Time and time again the problems being highlighted in the data do not show policy problems that government can easily fix. They show the social contract, our expectations of each other, our basic shared morality, has shifted and created dramatic new realities.
Nor is this just about individual choices – organisations, institutions, and businesses reflect choices too. Laws like the Employment Rights Bill are often just the government cack-handedly trying to regulate for moral norms and standards that are no longer commonly assumed.
Parents are tearing their hair out over an online world that is destroying their children before their eyes – social media pile-ons, suicidal forums and violent pornography are all the stuff of childhood now.
As policy makers try to balance on the tightrope of an imperfect online safety bill as best they can, all the above problems would be solved in a heartbeat if businesses, and importantly the individuals that run them, simply decided they did not want to profit from these things.
The problem is how we broach this stuff without appearing to ride the moralising high horse, but the alternative is far worse – in a world where what is legal is moral, we should absolutely expect the ever-increasing laws, regulations, governments and taxes that we now have.

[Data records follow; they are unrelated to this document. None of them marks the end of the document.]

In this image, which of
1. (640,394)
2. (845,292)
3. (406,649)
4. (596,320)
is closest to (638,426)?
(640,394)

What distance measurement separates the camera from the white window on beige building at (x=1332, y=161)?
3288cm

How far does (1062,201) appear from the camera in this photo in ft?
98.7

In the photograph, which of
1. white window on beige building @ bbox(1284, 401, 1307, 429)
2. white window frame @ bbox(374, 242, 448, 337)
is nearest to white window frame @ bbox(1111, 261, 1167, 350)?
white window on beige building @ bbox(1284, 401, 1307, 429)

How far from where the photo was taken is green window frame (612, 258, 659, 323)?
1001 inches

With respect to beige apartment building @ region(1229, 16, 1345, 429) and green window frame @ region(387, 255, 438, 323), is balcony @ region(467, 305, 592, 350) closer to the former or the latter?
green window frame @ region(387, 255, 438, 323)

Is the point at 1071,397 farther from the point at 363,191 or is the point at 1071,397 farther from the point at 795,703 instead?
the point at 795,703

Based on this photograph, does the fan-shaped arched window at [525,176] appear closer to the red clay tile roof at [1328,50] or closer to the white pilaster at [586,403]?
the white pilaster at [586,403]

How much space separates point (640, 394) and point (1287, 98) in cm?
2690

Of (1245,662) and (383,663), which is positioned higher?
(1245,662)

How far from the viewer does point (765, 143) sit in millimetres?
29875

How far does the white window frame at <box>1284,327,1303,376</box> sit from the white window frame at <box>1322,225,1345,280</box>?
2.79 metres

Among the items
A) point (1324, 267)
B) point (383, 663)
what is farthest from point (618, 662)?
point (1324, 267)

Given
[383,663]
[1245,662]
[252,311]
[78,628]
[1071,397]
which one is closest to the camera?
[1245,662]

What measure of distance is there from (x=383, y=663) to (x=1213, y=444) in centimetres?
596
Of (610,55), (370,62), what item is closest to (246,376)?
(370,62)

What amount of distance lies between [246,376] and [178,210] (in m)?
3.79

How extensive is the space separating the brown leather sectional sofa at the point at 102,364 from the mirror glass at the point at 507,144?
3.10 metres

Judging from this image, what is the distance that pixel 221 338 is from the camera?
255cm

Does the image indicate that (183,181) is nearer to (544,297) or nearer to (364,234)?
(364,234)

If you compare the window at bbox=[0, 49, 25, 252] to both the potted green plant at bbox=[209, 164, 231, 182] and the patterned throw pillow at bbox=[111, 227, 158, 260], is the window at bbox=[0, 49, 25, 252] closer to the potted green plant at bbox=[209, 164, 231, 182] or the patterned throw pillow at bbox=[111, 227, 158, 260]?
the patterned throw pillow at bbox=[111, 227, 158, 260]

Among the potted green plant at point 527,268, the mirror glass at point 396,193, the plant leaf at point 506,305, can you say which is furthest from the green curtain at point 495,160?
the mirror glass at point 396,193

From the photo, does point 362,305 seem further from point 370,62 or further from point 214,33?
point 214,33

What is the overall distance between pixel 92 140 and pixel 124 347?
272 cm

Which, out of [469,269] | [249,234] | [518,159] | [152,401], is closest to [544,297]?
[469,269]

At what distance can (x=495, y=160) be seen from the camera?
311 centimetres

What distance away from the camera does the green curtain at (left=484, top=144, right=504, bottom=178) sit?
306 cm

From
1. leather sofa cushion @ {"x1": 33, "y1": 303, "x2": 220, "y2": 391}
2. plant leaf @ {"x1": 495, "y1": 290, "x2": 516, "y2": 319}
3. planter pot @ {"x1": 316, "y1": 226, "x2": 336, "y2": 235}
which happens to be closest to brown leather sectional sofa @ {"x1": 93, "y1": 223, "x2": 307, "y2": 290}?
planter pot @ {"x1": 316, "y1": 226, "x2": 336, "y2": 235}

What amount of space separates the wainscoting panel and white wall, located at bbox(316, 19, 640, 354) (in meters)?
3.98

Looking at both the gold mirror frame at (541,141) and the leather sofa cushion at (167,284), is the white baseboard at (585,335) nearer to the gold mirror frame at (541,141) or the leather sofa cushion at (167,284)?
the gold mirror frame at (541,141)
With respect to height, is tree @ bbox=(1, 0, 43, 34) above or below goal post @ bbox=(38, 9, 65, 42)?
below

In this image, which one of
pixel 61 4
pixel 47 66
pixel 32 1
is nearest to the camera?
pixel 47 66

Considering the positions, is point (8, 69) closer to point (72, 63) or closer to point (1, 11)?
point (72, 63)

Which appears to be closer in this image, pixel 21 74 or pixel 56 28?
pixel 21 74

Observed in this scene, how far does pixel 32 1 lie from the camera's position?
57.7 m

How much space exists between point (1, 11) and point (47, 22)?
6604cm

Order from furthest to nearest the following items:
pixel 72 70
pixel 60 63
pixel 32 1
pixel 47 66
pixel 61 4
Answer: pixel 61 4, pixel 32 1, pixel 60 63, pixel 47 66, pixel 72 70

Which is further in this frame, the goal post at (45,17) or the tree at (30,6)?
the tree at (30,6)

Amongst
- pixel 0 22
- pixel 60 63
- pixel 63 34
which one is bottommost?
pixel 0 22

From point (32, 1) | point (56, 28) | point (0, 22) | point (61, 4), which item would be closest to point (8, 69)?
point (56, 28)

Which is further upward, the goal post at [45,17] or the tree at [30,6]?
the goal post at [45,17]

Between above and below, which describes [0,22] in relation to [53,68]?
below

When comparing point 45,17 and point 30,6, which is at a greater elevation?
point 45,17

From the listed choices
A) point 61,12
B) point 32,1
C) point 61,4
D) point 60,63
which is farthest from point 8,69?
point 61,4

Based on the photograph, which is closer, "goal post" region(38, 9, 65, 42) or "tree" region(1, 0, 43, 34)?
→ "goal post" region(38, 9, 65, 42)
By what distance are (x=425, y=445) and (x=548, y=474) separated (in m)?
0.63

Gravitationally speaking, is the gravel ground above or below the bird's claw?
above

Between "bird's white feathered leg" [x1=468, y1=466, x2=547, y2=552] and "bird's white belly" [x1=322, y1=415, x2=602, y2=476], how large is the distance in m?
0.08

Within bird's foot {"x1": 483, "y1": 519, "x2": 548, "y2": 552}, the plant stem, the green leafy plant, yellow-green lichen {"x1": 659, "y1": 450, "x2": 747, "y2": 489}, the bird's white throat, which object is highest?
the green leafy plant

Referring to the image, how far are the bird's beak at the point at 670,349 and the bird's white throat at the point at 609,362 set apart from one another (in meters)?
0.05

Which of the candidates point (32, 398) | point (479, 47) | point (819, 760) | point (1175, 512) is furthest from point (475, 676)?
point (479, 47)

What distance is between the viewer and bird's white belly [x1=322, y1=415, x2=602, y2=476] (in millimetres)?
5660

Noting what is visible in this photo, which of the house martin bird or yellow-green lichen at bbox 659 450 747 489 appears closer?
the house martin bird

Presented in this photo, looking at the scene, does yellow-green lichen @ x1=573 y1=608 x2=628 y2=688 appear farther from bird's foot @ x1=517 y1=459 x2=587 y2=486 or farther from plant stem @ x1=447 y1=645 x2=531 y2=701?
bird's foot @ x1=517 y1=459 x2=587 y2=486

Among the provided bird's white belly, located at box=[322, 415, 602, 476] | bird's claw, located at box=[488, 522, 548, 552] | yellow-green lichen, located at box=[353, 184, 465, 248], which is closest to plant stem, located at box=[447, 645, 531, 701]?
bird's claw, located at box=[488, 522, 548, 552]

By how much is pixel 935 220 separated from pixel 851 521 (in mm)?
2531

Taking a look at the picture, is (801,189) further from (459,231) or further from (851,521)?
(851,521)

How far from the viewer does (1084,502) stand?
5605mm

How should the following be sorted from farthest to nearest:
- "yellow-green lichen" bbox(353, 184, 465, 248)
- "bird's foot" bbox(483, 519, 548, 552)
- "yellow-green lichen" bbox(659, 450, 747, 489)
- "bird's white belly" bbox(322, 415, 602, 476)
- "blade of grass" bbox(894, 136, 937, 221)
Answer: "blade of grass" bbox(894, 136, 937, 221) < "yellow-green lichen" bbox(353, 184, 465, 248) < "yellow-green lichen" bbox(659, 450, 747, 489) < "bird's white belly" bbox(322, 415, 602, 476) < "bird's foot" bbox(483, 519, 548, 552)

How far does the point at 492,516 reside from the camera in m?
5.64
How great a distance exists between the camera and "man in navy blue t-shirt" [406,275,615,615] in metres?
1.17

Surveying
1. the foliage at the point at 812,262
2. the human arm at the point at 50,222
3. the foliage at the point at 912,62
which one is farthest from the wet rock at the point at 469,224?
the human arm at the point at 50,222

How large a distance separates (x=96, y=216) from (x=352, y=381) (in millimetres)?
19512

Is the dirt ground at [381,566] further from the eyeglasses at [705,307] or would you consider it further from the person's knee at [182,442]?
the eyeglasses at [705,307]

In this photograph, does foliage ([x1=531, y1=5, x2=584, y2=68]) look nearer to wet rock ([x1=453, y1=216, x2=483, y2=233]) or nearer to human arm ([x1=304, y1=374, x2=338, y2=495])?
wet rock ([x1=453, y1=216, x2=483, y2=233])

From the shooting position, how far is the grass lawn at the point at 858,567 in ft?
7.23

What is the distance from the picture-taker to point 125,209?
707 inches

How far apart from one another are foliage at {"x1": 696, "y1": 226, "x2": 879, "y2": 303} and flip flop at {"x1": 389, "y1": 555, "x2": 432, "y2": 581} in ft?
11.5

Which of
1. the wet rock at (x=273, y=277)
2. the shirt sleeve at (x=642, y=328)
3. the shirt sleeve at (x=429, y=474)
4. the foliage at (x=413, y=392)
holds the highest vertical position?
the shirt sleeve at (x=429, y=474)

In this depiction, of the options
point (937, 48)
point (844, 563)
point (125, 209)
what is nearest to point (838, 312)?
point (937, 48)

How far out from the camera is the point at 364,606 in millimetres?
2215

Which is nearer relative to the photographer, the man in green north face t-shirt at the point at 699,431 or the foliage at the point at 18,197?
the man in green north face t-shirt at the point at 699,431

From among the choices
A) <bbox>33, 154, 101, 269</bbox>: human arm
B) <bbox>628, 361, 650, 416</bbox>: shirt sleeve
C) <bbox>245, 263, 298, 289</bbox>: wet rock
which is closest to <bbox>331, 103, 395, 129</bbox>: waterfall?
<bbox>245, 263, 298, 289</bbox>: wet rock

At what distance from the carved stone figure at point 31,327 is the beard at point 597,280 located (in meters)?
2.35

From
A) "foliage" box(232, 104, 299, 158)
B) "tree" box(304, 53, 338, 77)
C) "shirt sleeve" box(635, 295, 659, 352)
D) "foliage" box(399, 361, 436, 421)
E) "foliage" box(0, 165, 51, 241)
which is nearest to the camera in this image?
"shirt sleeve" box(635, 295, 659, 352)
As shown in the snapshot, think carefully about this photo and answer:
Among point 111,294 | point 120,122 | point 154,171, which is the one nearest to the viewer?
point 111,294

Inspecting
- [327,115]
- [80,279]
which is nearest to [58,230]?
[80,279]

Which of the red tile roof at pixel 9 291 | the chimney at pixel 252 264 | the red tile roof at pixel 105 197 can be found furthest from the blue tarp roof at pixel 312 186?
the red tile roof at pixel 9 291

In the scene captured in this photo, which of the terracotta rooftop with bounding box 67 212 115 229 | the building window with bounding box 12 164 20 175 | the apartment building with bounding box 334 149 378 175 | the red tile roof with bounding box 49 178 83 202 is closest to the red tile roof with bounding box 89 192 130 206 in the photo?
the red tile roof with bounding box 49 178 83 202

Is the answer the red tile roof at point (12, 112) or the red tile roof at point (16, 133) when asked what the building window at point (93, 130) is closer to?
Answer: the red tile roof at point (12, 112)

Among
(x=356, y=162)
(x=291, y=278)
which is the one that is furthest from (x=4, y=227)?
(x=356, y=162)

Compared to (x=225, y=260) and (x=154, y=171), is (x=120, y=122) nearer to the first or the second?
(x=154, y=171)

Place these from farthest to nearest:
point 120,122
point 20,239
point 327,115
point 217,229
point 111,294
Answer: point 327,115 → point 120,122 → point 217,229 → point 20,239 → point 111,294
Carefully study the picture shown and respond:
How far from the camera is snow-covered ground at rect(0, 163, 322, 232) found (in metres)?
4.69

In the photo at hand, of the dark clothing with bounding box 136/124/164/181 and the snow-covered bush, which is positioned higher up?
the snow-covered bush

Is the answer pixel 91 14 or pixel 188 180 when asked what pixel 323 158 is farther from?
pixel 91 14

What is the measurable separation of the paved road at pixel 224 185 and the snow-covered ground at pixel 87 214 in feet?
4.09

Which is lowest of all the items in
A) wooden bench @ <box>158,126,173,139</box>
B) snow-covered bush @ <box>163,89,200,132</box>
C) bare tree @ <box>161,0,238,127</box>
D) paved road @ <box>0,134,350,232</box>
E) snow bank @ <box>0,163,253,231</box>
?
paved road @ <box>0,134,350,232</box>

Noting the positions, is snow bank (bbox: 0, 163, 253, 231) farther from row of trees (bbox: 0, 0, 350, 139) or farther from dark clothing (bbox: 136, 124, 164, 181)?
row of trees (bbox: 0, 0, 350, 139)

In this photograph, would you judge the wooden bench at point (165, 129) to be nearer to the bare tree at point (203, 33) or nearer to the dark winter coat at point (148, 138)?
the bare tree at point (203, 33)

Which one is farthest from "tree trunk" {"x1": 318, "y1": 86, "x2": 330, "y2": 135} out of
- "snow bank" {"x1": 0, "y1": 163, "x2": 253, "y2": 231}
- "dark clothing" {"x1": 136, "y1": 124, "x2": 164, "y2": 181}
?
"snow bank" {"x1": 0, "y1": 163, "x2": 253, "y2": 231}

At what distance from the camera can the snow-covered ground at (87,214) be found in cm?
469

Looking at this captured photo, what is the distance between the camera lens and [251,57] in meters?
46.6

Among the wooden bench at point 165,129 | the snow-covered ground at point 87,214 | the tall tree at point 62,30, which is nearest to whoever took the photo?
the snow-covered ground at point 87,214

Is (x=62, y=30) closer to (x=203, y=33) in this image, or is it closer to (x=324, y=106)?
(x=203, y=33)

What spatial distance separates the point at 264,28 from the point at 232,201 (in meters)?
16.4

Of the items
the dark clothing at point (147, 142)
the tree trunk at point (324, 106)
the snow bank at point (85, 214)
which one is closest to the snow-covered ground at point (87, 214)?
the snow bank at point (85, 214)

And given they do not address the root problem anyway, their impotence will be inbuilt.
It’s a long way to an election and the mood can change in a heartbeat, but the problems we face in the developed world will not. Any party that wants to change the country rather than just win an election will need to understand those problems or their reign will be short-lived too.
The commentariat fixates on the polling and the politics. Whose stock is rising and who deserves the stocks.
But this is not just a fight for the political future of the UK, it is increasingly a fight for its soul.